[Records of scene-based questions]
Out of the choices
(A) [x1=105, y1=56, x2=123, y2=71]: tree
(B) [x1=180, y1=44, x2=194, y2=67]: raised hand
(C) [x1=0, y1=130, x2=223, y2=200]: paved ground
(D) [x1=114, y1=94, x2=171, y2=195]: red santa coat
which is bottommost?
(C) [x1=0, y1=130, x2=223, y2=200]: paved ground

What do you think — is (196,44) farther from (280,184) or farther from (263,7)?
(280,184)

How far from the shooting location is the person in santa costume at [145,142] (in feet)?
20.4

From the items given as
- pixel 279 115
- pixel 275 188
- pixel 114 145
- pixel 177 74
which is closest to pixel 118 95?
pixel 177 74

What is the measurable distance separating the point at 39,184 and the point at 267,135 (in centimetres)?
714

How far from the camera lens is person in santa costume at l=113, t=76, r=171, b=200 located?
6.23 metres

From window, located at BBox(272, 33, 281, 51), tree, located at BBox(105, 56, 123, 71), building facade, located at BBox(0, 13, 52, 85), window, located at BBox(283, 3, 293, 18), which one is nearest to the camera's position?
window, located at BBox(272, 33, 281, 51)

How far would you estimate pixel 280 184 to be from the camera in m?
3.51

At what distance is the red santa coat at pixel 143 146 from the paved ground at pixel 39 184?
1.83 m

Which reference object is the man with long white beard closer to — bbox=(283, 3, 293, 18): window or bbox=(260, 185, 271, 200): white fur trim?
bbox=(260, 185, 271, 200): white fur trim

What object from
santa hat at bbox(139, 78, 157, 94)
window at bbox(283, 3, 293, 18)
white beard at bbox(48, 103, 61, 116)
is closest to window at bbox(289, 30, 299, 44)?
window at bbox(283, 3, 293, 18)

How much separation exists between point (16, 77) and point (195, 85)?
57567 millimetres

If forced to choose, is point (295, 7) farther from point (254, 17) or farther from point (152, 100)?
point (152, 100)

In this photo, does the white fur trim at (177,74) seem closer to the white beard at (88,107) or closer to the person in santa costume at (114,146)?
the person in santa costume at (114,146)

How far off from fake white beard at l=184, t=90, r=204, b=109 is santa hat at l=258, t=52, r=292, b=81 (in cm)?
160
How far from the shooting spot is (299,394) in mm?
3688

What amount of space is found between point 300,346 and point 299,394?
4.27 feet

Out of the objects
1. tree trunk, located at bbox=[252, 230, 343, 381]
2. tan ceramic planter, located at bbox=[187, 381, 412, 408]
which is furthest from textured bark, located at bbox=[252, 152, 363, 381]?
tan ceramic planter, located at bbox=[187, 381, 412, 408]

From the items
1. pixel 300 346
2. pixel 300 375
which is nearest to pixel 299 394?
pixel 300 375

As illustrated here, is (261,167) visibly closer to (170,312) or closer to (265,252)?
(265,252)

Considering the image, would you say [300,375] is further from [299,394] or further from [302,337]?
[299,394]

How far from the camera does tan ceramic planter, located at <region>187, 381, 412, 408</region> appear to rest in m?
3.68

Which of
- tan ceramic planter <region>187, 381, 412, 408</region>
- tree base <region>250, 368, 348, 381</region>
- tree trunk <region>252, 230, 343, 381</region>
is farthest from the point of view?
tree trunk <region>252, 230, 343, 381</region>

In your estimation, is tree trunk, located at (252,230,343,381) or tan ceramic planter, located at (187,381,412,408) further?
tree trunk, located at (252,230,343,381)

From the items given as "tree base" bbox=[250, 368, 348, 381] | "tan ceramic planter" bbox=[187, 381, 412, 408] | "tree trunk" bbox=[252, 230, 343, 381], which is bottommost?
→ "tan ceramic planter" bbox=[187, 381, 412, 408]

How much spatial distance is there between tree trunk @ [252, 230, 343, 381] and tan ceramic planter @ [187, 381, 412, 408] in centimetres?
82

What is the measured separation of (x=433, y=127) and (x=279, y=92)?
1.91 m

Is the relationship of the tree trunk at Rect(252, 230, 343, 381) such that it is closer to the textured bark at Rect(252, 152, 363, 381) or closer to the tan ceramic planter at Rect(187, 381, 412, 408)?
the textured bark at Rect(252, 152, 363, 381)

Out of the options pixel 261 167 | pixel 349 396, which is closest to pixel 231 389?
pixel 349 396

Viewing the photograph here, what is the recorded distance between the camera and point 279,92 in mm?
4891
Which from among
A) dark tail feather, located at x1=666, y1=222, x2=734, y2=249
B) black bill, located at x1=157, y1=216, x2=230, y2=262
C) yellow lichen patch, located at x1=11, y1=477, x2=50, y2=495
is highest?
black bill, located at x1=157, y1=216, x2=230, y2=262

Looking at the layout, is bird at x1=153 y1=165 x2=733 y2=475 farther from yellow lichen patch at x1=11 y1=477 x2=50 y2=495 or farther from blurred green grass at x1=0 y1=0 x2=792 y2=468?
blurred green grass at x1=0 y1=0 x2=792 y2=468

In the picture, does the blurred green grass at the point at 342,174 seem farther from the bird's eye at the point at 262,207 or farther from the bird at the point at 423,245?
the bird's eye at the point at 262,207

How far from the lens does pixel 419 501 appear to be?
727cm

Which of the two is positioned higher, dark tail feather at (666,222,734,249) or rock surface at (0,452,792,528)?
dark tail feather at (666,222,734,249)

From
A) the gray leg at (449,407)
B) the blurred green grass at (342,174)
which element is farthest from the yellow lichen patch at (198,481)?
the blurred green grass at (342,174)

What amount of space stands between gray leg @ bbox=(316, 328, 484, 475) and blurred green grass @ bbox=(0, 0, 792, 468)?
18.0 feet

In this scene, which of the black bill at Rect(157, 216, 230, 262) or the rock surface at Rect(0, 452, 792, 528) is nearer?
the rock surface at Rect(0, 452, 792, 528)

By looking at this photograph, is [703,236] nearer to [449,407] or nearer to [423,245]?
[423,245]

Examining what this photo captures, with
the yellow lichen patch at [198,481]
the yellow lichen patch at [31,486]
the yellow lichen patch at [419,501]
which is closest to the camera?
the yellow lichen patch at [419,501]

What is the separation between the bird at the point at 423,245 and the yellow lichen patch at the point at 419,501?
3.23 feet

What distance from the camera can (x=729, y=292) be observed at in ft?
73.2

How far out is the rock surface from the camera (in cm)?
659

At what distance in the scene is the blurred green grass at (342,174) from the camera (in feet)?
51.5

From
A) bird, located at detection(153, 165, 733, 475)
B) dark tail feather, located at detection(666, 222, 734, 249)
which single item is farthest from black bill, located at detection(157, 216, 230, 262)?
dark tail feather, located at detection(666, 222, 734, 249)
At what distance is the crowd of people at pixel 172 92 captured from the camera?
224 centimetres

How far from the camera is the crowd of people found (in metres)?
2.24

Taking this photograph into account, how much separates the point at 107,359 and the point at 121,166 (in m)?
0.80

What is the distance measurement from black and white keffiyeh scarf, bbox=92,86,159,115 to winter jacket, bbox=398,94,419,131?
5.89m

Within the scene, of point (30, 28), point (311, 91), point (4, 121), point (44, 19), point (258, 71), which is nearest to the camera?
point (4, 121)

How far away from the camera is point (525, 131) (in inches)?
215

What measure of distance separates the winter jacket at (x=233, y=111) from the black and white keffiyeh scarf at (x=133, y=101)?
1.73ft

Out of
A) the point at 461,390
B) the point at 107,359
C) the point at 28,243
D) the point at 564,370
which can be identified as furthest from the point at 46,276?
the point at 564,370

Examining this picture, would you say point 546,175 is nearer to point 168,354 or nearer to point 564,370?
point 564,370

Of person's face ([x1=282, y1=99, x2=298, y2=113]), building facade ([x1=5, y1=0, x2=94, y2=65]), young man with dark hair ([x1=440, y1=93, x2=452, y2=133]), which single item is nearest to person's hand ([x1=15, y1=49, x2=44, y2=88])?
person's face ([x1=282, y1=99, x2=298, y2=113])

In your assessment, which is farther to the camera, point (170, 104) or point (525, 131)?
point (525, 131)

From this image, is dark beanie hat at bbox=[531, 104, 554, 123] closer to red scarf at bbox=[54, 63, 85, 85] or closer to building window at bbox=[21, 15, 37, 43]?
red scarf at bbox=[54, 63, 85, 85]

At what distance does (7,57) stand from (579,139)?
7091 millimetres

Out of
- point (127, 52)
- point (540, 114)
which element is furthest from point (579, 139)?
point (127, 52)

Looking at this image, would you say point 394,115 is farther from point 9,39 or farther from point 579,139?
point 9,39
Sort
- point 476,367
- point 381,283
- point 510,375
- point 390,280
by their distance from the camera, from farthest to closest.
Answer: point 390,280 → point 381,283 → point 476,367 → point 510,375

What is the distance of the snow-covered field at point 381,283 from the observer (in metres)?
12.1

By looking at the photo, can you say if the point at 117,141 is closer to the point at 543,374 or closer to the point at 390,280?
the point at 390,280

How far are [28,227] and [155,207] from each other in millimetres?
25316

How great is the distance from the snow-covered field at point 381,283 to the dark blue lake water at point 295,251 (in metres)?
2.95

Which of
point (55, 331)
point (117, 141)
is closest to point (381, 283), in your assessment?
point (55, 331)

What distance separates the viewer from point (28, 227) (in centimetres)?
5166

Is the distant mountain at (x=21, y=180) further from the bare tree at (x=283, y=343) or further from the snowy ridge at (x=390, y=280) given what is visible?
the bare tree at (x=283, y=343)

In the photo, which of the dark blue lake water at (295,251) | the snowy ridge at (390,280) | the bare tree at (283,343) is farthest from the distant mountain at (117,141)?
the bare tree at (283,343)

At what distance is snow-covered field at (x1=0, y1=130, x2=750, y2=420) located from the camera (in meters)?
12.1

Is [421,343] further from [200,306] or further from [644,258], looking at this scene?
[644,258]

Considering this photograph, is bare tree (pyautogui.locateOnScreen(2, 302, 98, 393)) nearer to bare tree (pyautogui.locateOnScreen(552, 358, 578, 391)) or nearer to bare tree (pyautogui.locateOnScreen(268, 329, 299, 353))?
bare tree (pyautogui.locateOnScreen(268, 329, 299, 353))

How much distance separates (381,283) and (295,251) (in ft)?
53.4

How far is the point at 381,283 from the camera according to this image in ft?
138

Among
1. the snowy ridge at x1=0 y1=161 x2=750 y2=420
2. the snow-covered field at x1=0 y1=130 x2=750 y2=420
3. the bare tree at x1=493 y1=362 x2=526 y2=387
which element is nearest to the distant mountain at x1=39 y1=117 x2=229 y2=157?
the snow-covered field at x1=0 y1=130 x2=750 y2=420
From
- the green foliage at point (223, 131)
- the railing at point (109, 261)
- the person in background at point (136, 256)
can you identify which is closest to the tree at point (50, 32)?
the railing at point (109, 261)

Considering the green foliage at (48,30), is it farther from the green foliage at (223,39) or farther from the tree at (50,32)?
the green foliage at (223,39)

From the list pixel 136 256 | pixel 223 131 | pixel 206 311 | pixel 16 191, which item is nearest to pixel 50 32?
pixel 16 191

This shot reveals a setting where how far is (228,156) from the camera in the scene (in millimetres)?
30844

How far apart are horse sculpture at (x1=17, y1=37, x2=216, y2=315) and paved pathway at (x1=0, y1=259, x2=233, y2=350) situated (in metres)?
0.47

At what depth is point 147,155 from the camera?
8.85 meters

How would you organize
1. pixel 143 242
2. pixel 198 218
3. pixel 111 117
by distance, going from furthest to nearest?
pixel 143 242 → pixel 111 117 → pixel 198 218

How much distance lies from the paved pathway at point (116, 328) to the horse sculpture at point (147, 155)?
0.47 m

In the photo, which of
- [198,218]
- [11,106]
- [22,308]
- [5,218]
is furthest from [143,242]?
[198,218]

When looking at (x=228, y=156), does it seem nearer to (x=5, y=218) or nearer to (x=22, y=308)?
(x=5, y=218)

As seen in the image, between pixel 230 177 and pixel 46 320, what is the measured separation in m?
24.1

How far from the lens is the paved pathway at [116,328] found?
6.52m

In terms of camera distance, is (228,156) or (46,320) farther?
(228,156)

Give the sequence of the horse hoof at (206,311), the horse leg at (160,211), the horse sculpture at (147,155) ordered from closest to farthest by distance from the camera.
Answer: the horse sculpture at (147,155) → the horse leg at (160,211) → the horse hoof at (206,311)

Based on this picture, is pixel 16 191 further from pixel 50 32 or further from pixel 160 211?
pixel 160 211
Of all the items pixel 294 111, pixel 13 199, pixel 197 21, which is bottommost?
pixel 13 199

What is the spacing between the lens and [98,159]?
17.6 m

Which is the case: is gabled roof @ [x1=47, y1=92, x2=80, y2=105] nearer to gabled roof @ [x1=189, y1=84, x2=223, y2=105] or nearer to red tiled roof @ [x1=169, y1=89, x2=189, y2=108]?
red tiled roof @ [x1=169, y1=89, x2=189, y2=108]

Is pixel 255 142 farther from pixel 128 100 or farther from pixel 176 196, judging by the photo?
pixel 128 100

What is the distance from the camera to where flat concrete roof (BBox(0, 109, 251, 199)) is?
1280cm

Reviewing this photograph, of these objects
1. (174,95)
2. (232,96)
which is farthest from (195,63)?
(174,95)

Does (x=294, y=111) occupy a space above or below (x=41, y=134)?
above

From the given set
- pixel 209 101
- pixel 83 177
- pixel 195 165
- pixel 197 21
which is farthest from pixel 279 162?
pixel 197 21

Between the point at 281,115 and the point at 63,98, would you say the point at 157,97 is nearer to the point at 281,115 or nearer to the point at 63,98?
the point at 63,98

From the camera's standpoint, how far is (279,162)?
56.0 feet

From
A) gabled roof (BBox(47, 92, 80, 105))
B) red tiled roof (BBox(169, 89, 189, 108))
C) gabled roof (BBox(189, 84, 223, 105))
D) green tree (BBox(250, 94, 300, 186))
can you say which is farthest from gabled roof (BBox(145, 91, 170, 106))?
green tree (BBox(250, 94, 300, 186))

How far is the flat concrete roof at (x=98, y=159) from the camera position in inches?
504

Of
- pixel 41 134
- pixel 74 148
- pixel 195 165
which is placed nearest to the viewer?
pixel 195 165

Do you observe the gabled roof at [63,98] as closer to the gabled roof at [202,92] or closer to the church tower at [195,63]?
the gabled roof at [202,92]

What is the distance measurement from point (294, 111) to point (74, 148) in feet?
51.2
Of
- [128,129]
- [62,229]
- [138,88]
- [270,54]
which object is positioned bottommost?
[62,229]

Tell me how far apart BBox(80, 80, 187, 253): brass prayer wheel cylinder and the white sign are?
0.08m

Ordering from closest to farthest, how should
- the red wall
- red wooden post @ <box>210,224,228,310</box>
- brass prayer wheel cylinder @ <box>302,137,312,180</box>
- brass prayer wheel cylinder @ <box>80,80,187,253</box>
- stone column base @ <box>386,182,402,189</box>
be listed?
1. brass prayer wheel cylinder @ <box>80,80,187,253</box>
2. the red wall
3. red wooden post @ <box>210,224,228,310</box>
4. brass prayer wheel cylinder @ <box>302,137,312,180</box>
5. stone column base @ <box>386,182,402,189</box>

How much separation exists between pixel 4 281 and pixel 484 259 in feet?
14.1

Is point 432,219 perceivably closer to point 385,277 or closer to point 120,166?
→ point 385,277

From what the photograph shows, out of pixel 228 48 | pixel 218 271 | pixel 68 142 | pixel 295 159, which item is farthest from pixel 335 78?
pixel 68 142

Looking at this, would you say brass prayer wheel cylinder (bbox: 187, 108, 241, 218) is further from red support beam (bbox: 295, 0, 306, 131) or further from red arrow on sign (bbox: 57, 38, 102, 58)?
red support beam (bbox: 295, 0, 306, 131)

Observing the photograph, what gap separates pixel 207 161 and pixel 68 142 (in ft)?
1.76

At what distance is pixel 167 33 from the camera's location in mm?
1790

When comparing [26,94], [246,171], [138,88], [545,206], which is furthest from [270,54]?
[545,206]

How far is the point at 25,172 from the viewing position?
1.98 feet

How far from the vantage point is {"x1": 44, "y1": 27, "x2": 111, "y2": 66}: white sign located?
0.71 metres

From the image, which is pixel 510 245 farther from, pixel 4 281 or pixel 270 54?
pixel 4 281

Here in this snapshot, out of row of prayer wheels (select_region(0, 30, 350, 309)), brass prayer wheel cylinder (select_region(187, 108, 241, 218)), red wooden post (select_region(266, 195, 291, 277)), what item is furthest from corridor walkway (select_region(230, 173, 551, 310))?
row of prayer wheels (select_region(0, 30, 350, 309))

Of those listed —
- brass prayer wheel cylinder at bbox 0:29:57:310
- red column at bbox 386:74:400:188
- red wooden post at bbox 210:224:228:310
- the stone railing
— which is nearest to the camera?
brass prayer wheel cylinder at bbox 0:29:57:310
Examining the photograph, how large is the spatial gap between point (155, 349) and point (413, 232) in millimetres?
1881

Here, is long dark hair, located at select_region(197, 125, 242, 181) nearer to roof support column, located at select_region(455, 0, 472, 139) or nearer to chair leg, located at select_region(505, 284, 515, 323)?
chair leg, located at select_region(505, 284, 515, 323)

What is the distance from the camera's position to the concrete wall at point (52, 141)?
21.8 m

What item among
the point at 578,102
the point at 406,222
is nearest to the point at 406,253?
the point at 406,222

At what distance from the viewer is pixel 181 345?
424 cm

## What you are asked to do
Write the lines out exactly, from the one with "Examining the photograph, how" down to the last line of the listing, and leave out all others.

## Written solution
Examining the photograph, how large is the spatial gap between point (155, 349) and point (413, 232) in millimetres?
1881

Here, is long dark hair, located at select_region(197, 125, 242, 181) nearer to roof support column, located at select_region(455, 0, 472, 139) or nearer to chair leg, located at select_region(505, 284, 515, 323)?
chair leg, located at select_region(505, 284, 515, 323)

What is the distance from the camera's position to the concrete wall at point (52, 141)?
21.8 m

What item among
the point at 578,102
the point at 406,222
is nearest to the point at 406,253?
the point at 406,222

At what distance from the viewer is pixel 181 345?
424 cm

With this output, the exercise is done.